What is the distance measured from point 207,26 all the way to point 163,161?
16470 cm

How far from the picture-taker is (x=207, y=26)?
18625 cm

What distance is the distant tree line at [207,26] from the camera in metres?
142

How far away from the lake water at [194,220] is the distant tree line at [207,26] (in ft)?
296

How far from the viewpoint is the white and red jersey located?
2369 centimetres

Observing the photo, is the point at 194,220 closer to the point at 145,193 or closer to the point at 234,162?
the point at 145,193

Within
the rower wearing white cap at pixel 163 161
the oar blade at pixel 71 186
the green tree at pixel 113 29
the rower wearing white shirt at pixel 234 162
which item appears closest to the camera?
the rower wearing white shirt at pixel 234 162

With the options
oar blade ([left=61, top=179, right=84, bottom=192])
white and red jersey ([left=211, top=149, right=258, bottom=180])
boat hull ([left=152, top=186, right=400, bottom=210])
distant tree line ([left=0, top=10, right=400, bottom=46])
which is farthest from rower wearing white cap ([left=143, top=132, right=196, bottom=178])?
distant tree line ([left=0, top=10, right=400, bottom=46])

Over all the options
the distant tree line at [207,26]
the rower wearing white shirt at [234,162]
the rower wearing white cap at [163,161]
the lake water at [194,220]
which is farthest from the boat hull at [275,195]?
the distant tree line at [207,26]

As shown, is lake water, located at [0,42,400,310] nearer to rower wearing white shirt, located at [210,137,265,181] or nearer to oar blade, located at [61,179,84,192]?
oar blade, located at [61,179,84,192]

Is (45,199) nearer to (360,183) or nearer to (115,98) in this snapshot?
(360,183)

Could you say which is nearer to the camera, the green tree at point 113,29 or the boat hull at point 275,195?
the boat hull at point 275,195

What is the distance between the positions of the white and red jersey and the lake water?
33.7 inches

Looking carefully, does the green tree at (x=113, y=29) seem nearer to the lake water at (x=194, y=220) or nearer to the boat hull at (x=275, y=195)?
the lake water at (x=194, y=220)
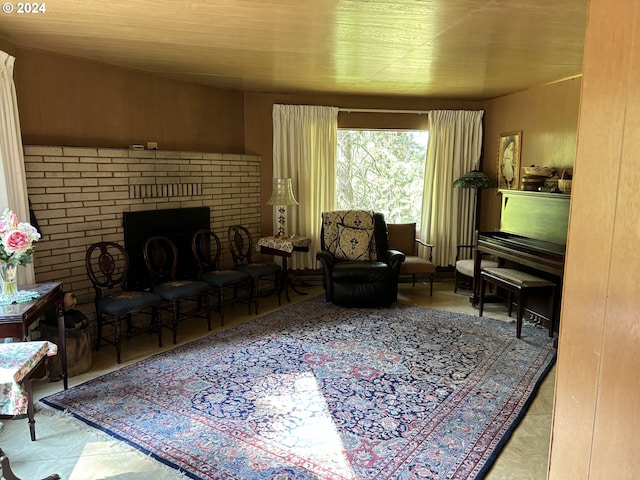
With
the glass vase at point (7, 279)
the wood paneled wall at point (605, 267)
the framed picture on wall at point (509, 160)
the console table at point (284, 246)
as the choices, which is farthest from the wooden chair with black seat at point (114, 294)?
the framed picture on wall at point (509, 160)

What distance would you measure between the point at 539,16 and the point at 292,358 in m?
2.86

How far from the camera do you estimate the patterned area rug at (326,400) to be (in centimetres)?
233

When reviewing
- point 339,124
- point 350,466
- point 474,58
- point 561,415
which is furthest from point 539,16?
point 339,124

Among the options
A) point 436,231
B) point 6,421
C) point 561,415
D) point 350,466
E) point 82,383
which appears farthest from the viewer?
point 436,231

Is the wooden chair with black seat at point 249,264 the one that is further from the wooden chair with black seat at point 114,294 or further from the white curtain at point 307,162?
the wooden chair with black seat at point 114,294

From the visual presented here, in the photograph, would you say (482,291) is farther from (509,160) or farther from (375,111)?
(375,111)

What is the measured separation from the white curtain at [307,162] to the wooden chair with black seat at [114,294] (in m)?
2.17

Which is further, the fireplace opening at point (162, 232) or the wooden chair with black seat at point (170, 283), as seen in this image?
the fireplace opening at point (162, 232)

--

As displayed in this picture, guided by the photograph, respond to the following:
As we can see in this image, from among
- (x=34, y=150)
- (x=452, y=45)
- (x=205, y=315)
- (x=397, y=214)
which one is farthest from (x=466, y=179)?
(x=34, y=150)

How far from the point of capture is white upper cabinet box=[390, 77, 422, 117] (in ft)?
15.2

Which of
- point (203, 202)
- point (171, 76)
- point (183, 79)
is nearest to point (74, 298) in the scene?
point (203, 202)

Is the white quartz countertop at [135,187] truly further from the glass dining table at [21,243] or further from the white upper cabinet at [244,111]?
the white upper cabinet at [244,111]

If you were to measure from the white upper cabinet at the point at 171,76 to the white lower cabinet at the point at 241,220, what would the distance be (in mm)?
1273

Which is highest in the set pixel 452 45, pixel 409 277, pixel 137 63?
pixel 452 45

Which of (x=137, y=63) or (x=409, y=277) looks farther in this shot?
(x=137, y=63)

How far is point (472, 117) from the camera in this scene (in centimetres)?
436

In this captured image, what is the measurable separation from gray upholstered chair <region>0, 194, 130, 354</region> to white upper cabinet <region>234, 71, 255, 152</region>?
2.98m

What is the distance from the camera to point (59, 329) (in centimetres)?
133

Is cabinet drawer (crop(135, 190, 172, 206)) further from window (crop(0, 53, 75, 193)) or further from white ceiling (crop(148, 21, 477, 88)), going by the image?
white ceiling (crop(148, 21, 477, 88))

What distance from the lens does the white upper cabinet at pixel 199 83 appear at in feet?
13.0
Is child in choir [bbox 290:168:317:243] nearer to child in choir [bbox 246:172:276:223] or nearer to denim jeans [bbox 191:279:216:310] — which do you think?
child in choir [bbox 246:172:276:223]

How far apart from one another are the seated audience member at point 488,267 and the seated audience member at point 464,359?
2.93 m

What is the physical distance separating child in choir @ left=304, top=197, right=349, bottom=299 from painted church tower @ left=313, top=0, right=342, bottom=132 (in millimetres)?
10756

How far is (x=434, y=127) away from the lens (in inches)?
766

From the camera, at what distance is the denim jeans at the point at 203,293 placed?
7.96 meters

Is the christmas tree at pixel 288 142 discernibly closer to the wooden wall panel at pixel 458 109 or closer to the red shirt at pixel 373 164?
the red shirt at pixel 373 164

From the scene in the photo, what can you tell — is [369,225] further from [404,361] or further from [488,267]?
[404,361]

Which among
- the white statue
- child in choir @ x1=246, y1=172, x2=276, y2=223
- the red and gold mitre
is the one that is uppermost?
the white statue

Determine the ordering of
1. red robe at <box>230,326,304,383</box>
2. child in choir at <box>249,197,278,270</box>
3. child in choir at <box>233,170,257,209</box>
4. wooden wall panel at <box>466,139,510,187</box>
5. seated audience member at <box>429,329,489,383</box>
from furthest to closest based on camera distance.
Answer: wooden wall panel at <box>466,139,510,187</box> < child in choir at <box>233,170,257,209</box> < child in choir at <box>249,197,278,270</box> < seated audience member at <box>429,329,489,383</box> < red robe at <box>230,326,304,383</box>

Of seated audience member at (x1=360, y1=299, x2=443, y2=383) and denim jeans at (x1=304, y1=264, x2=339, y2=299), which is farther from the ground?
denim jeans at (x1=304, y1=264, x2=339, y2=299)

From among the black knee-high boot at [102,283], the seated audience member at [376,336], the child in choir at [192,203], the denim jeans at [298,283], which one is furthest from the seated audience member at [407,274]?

* * *

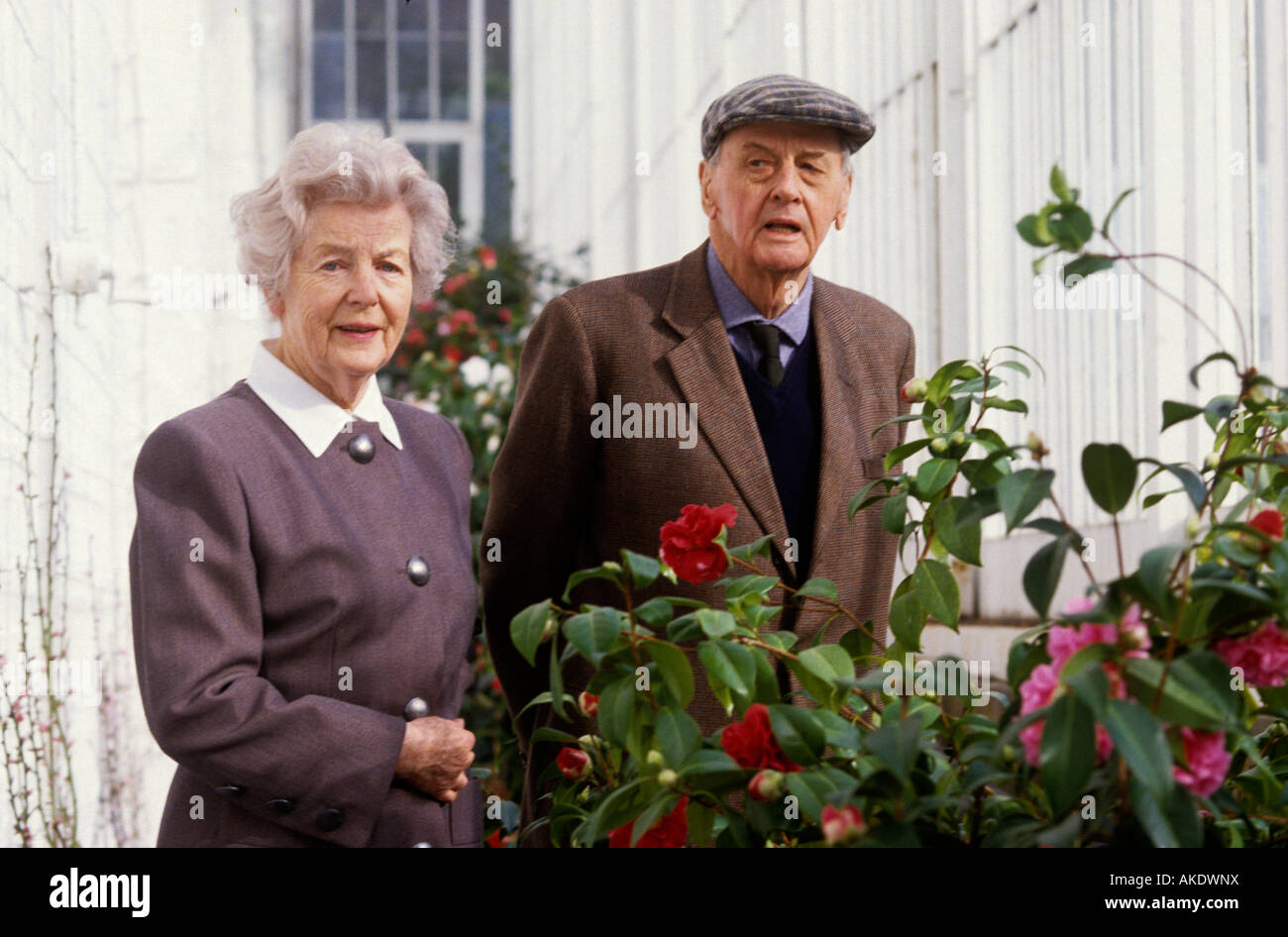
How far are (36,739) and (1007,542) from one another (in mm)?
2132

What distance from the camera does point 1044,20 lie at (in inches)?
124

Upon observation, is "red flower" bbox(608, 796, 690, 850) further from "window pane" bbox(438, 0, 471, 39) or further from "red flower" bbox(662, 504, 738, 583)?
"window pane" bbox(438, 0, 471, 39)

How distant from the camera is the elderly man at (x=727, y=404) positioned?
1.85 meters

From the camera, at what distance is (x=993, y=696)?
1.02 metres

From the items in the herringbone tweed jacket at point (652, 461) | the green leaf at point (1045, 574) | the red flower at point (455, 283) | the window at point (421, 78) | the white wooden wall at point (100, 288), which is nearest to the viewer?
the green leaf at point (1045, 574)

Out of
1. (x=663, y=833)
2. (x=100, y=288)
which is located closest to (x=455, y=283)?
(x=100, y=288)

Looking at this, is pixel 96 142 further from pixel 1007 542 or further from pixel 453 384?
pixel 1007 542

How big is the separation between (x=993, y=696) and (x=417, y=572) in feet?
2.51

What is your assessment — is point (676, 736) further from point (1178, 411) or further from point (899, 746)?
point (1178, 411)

* [THE TASK] How many lines of the records contain the word "wooden"? Case counts; reply with the number alone.

* [CORRECT ANSWER] 9